The classification of forms of algebraic groups is generally only done for Galois extensions $L/K$. One gets a description of all $L/K$-forms of an algebraic $K$-group in terms of Galois cohomology.
But how do I find the algebraic $\mathbb{R}/\mathbb{Q}$-groups of some fixed algebraic $\mathbb{Q}$-group $\mathbf{G}$ ? I thought maybe it is enough to classify the $\overline{\mathbb{Q}}/\mathbb{Q}$-forms of $\mathbf{G}$, but then I would need something like this:
Let $\mathbf{G}$ and $\mathbf{H}$ be linear algebraic $\mathbb{Q}$-groups which are isomorphic as $\overline{\mathbb{Q}}$-groups. Then are they also isomorphic as $\mathbb{R}$-groups, or are at least $ \mathbf{G}(\mathbb{R})$ and $\mathbf{H}(\mathbb{R})$ isomorphic as real Lie groups?
If there is no general answer, how does one proceed in the case $\mathbf{G} = \mathbf{SL_n}$?
I think you didn't ask the question you meant to ask. Of course it's not true that $G_{\overline{\mathbb{Q}}} \cong H_{\overline{\mathbb{Q}}}$ implies $G_{\mathbb{R}} \cong H_{\mathbb{R}}$; a simple counterexample is $G = \mathbb{G}_m$, $H = \left\{ \begin{pmatrix} a & b \\ -b & a \end{pmatrix}: a^2 + b^2 = 1\right\}$ -- there is an isomorphism between the two of these over $\mathbb{Q}(i)$ given by sending $\begin{pmatrix} a & b \\ -b & a \end{pmatrix}$ to $a + i b$, but $G(\mathbb{R})$ and $H(\mathbb{R})$ are trivially not isomorphic as real Lie groups, because one is compact and the other is not.

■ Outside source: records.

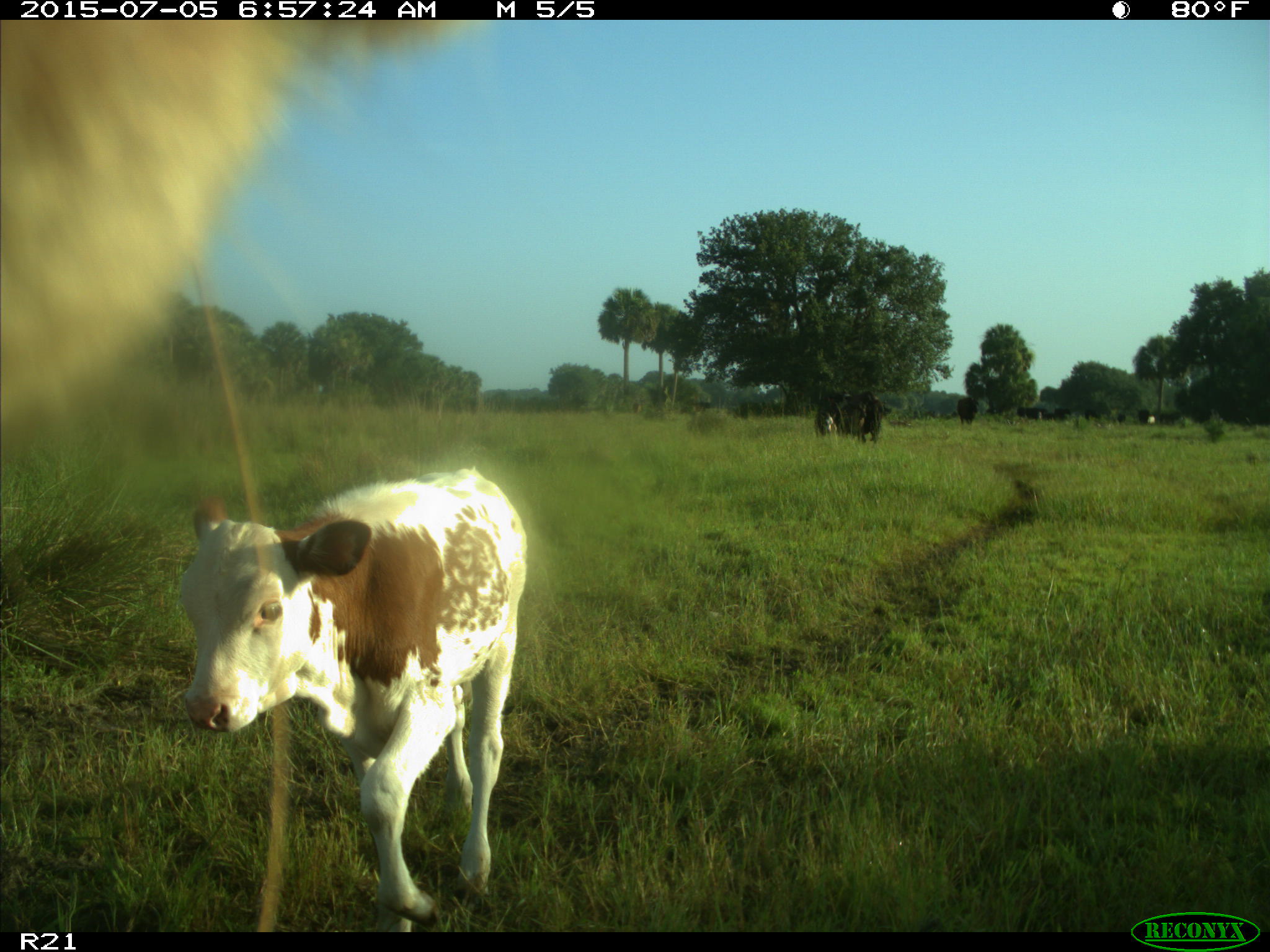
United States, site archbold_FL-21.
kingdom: Animalia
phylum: Chordata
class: Mammalia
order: Artiodactyla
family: Bovidae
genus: Bos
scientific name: Bos taurus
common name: domestic cow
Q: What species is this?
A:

What you probably meant to ask is the converse: if $G_{\mathbb{R}} \cong H_{\mathbb{R}}$, does this imply $G_{\overline{\mathbb{Q}}} \cong H_{\overline{\mathbb{Q}}}$? This is rather less obvious, but it is still true. Intuitively, the reason it holds is this: to find an isomorphism $G_K \cong H_K$ for some field $K$, you have to find solutions in $K$ to some finite collection of polynomial equations (with coefficients in $\mathbb{Q}$); and if these have solutions over $\mathbb{R}$, they must have solutions over some finite extension of $\mathbb{Q}$.